* Extracto proporcionado:
Los agricultores se quejaron a sus representantes nacionales de que los productos que compraban al trust eran cada vez más caros en relación con los precios de los productos agrícolas, pero los hechos no apoyan esta afirmación. Entre 1865 y 1900, los precios de los productos agrícolas disminuyeron, pero a un ritmo más lento que el nivel general de precios. Esto produjo ganancias de ingresos reales para los agricultores. Además, el rápido aumento de la calidad de los productos manufacturados mejoró aún más el nivel de vida de los agricultores. La volatilidad de los precios agrícolas hizo que los agricultores fueran políticamente activos.

Muchos otros grupos se unieron a la coalición antimonopolio: organizaciones de pequeñas empresas, académicos (aunque no economistas) y periodistas. Argumentaban que los «monopolios gigantes» estaban creando una «peligrosa concentración de riqueza» entre los capitalistas de la época. Aunque la conspicua riqueza de empresarios como Rockefeller, Vanderbilt, Mellon y Morgan alimentó esta acusación, no parece ser cierta. De hecho, los historiadores económicos han llegado a la conclusión de que, entre 1840 y 1900, la división de la renta nacional entre el trabajo y los propietarios (proveedores de capital y recursos naturales) se mantuvo en una proporción de 70 a 30.» [R. Gray y J. Peterson, Economic Development in the United States (Nueva York: Irwin, 1965)]. Durante el mismo periodo de tiempo, tanto el capital como los recursos naturales desarrollados aumentaron más rápido que la mano de obra. Esto significa que los ingresos laborales por unidad de trabajo aumentaron en comparación con los beneficios e intereses por unidad de entrada de propiedad.

* Ejercicio propuesto A: Imprime el pasaje del extracto que va de "Los agricultores se" a "fueran políticamente activos.", ambos inclusive.
* Ejercicio propuesto B:
Responde estas preguntas según el extracto:
(i) ¿Entre qué años disminuyeron los precios de los productos agrícolas?
(ii) ¿En qué proporción se mantuvo la división de la renta nacional entre el trabajo y los propietarios entre 1840 y 1900?
(iii) ¿Qué hizo que los agricultores fueran políticamente activos?
* Ejercicio propuesto C: Enumera todos los empresarios que el extracto menciona por su nombre.
Para responder, usa únicamente el extracto.

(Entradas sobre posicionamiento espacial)

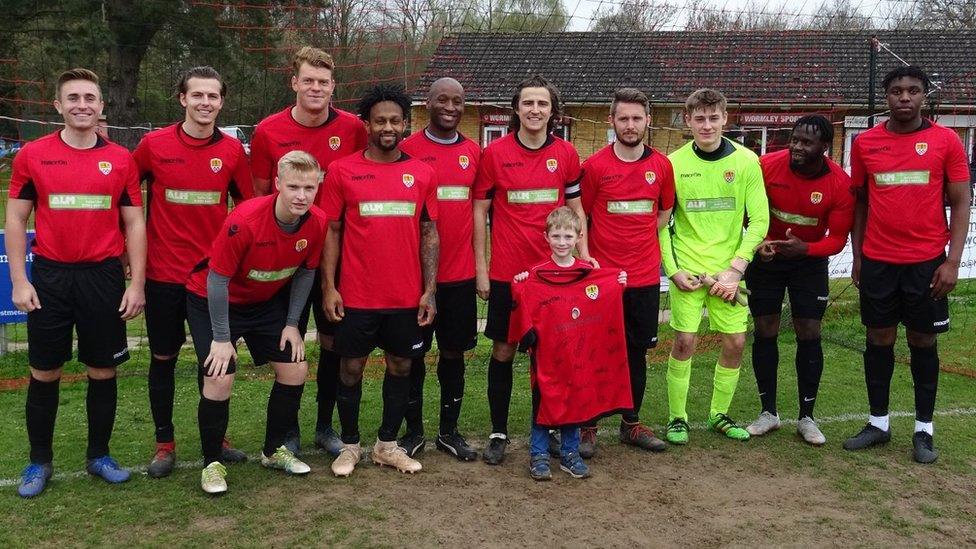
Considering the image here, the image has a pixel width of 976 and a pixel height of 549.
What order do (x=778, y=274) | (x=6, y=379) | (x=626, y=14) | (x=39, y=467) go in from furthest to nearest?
1. (x=626, y=14)
2. (x=6, y=379)
3. (x=778, y=274)
4. (x=39, y=467)

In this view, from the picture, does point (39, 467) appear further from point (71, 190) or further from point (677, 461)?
point (677, 461)

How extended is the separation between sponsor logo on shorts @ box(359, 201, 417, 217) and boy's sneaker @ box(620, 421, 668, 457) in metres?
2.02

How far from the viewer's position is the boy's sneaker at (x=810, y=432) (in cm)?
522

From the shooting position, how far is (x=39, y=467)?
174 inches

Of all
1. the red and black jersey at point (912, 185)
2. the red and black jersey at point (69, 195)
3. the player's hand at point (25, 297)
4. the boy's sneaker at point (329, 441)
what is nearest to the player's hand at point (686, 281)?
the red and black jersey at point (912, 185)

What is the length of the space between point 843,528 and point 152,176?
3.97m

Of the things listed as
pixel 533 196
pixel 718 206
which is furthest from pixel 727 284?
pixel 533 196

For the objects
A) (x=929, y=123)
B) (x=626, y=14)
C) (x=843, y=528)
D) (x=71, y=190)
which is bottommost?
(x=843, y=528)

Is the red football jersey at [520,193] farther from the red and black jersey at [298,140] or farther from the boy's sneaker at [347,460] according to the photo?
the boy's sneaker at [347,460]

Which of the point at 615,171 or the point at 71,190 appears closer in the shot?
the point at 71,190

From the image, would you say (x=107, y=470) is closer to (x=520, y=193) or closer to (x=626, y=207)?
(x=520, y=193)

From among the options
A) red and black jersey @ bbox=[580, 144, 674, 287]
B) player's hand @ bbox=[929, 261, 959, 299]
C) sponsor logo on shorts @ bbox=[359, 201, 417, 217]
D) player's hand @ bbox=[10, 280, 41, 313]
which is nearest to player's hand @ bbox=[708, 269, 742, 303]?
red and black jersey @ bbox=[580, 144, 674, 287]

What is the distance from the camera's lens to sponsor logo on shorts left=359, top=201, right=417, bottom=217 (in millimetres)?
4375

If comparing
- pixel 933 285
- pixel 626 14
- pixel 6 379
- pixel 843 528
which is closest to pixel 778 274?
pixel 933 285
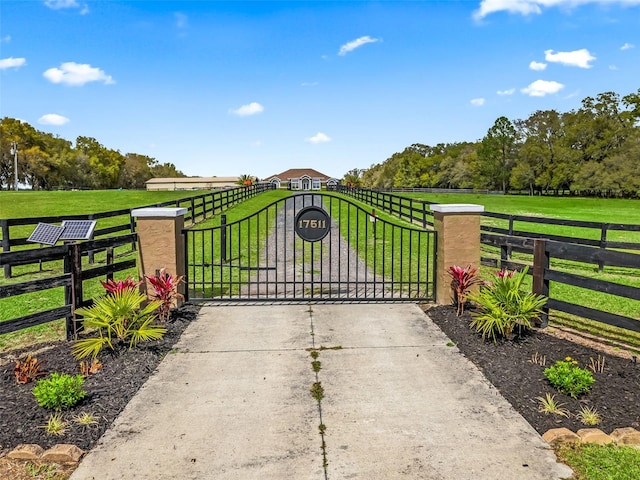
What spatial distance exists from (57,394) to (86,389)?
0.55 metres

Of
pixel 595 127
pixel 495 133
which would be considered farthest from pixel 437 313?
pixel 495 133

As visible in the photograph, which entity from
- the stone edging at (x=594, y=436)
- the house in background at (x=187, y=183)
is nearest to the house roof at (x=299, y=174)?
the house in background at (x=187, y=183)

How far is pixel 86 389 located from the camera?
4.50 metres

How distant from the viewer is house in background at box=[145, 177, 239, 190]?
118 m

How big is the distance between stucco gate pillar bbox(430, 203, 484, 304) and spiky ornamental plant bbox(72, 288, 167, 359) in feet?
14.0

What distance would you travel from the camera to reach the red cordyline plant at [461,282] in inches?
272

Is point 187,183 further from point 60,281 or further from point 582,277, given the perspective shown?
point 582,277

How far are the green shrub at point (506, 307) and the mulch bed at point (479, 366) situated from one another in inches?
6.6

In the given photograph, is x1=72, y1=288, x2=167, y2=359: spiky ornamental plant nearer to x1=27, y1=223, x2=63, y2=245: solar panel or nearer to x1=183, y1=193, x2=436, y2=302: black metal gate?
x1=183, y1=193, x2=436, y2=302: black metal gate

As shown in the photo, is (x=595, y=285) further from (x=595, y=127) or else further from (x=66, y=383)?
(x=595, y=127)

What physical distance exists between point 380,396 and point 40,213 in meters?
30.9

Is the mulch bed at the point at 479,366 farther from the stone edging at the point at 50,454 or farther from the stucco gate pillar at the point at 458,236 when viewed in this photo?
the stucco gate pillar at the point at 458,236

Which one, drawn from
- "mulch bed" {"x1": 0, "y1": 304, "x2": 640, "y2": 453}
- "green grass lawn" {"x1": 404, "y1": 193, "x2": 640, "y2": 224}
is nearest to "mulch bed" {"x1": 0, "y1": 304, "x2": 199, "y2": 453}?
"mulch bed" {"x1": 0, "y1": 304, "x2": 640, "y2": 453}

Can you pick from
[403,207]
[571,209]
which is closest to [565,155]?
[571,209]
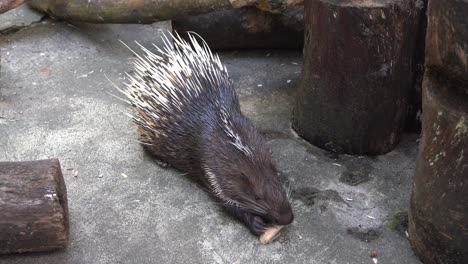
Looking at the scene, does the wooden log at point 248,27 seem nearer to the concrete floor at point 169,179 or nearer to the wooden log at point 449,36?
the concrete floor at point 169,179

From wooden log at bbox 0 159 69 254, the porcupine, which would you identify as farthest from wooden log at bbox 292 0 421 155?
wooden log at bbox 0 159 69 254

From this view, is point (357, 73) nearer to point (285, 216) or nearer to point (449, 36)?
point (285, 216)

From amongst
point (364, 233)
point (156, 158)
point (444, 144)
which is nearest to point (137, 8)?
point (156, 158)

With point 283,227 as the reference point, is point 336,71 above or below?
above

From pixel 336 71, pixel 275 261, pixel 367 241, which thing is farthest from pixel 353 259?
pixel 336 71

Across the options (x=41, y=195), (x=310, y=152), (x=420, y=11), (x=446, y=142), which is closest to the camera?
(x=446, y=142)

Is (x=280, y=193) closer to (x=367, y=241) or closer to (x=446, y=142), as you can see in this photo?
(x=367, y=241)

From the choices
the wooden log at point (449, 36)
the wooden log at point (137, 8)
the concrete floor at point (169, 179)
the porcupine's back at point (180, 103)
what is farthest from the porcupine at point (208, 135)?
the wooden log at point (449, 36)
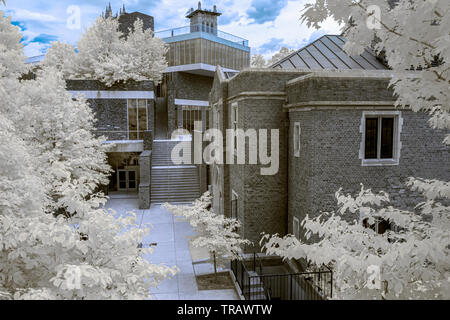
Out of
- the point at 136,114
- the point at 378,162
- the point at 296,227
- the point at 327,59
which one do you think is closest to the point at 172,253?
the point at 296,227

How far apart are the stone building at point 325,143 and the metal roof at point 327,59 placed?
217cm

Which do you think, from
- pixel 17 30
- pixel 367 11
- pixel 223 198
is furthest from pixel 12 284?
pixel 17 30

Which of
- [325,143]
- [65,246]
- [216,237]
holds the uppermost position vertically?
[325,143]

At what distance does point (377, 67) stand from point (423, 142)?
4757 mm

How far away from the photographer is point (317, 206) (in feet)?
38.0

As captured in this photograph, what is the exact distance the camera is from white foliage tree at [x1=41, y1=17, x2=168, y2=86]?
3111 cm

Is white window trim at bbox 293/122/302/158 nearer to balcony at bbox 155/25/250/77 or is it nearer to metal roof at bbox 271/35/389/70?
metal roof at bbox 271/35/389/70

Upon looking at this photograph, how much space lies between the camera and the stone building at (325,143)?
11.4 metres

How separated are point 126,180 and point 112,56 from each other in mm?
12172

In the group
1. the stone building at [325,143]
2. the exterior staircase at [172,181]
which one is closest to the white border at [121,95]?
the exterior staircase at [172,181]

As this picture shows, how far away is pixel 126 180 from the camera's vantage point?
3033 cm

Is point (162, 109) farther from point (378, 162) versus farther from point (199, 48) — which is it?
point (378, 162)

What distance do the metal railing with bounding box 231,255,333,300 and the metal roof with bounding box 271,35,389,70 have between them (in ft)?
28.3

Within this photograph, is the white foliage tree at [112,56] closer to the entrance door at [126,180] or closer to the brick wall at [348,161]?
the entrance door at [126,180]
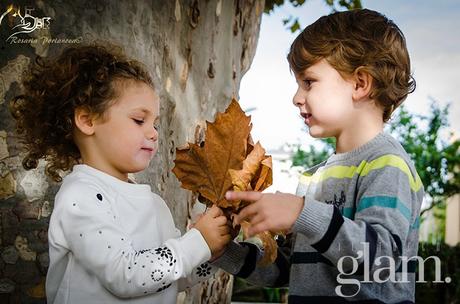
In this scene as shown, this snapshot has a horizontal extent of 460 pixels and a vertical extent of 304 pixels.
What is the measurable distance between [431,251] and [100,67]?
588cm

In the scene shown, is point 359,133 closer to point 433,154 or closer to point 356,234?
point 356,234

* Resultado final A:
Los agricultores se quejaron a sus representantes nacionales de que los productos que compraban al trust eran cada vez más caros en relación con los precios de los productos agrícolas, pero los hechos no apoyan esta afirmación. Entre 1865 y 1900, los precios de los productos agrícolas disminuyeron, pero a un ritmo más lento que el nivel general de precios. Esto produjo ganancias de ingresos reales para los agricultores. Además, el rápido aumento de la calidad de los productos manufacturados mejoró aún más el nivel de vida de los agricultores. La volatilidad de los precios agrícolas hizo que los agricultores fueran políticamente activos.

* Resultado final B:
(i) Entre 1865 y 1900.
(ii) En una proporción de 70 a 30.
(iii) La volatilidad de los precios agrícolas.

* Resultado final C: Rockefeller, Vanderbilt, Mellon y Morgan.